With Tax Day here, taxpayers are scrambling to finish up their returns—both federal and state (that is, if their state has an individual income tax). At the same time, state budget officers are scrambling to figure out what their revenues will look like this year. With states still adapting to the Tax Cuts and Jobs Act (TCJA) and the economy uncertain in many states, this work is particularly difficult this year. And just like an unexpected tax bill can upend a household’s finances, big revenue swings around Tax Day can also cause havoc with state Budgets.
The Tax Policy Center’s State and Local Finance Initiative reviewed actual and forecasted personal income tax revenues for the first eight months of fiscal year 2019 in 23 states. Our preliminary analysis finds that while median revenues grew 1.2 percent, actual collections are down in nine states compared to the same period last year. The largest decline by far was in Idaho, followed by smaller but substantial reductions in California and New York. Idaho’s revenue drop was mostly attributable to tax cuts passed in 2017, while officials in New York and California blame the federal tax overhaul (2017’s Tax Cuts and Jobs Act) for the declines in income tax collections. In short, many individual taxpayers in these states probably shifted income when they made state tax payments because they’re no longer fully deductible on the federal return.

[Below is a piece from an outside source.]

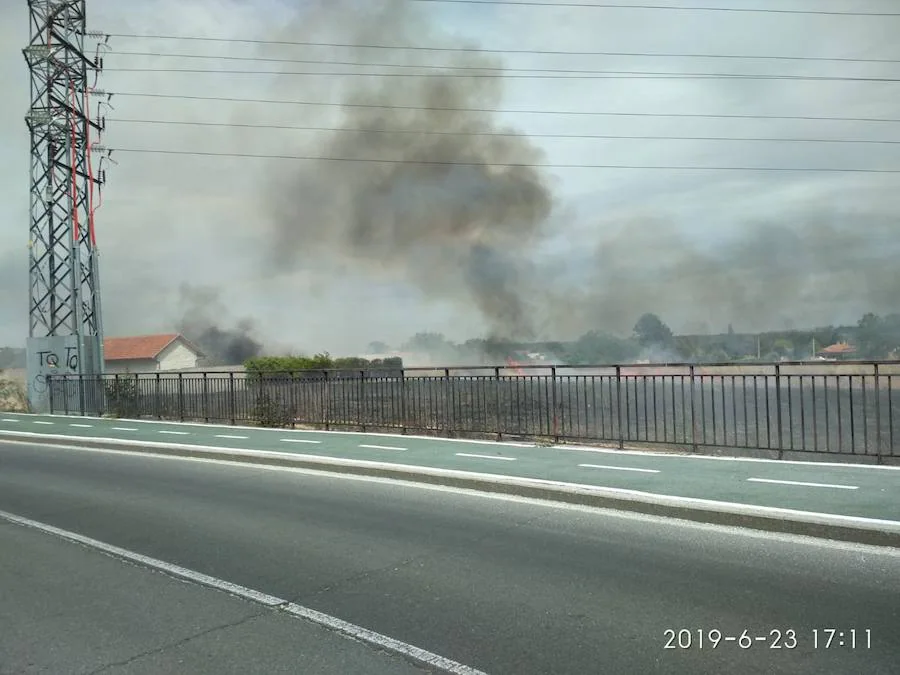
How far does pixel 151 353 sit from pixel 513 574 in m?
47.6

Preliminary figures also indicate that personal income tax collections through February 2019 were below forecasted revenue in 19 states, with a median shortfall of 2.2 percent. Although revenue forecasters in most states factored in taxpayers’ behavioral responses to the federal tax policy changes, most states overestimated the growth in income tax revenues. Still, state officials are hoping for rebounding income tax revenues and anticipating higher estimated and final payments in April 2019, believing that filers merely delayed their payments this year in response to the new law.
Officials are banking on this because they just saw a similar thing happen last year. In fact, many states ended fiscal year 2018 with budget surpluses because of TCJA-related timing shifts. The same taxpayers who may be delaying state tax payments because of the new $10,000 cap on state and local tax deductions apparently accelerated their state and local tax payments into calendar year 2017 to take advantage of a larger federal tax deduction —as we discussed in our State Tax and Economic Review reports.
But if the right amount of revenue eventually shows up there’s no problem, right? Not exactly. An April income tax windfall or shortfall happens at the absolute worst time for states because they are nearing the end of their fiscal years (which end on June 30 in 46 states) and wrapping up legislative sessions—including budget negotiations. This means an income tax revenue shortfall in April can squeeze states operating with small or no cash balances, while an April windfall can prompt state officials to quickly increase spending or cut taxes even while long-term trends might call for moderation.
Further, income shifting by taxpayers between tax years adds more unpredictability to an already difficult calculation. One example of the inherent unpredictability is shown by declines in state income tax revenues in the first eight months of fiscal 2019 which are steeper than forecasted in part because of the weak stock market performance in December 2018 and January 2019. But the recent stock market rebound may reverse some of these declines.
For most individual taxpayers, their 2018 tax year work is done with the filing of tax returns by April 15. But state budget officials still have plenty of work to do.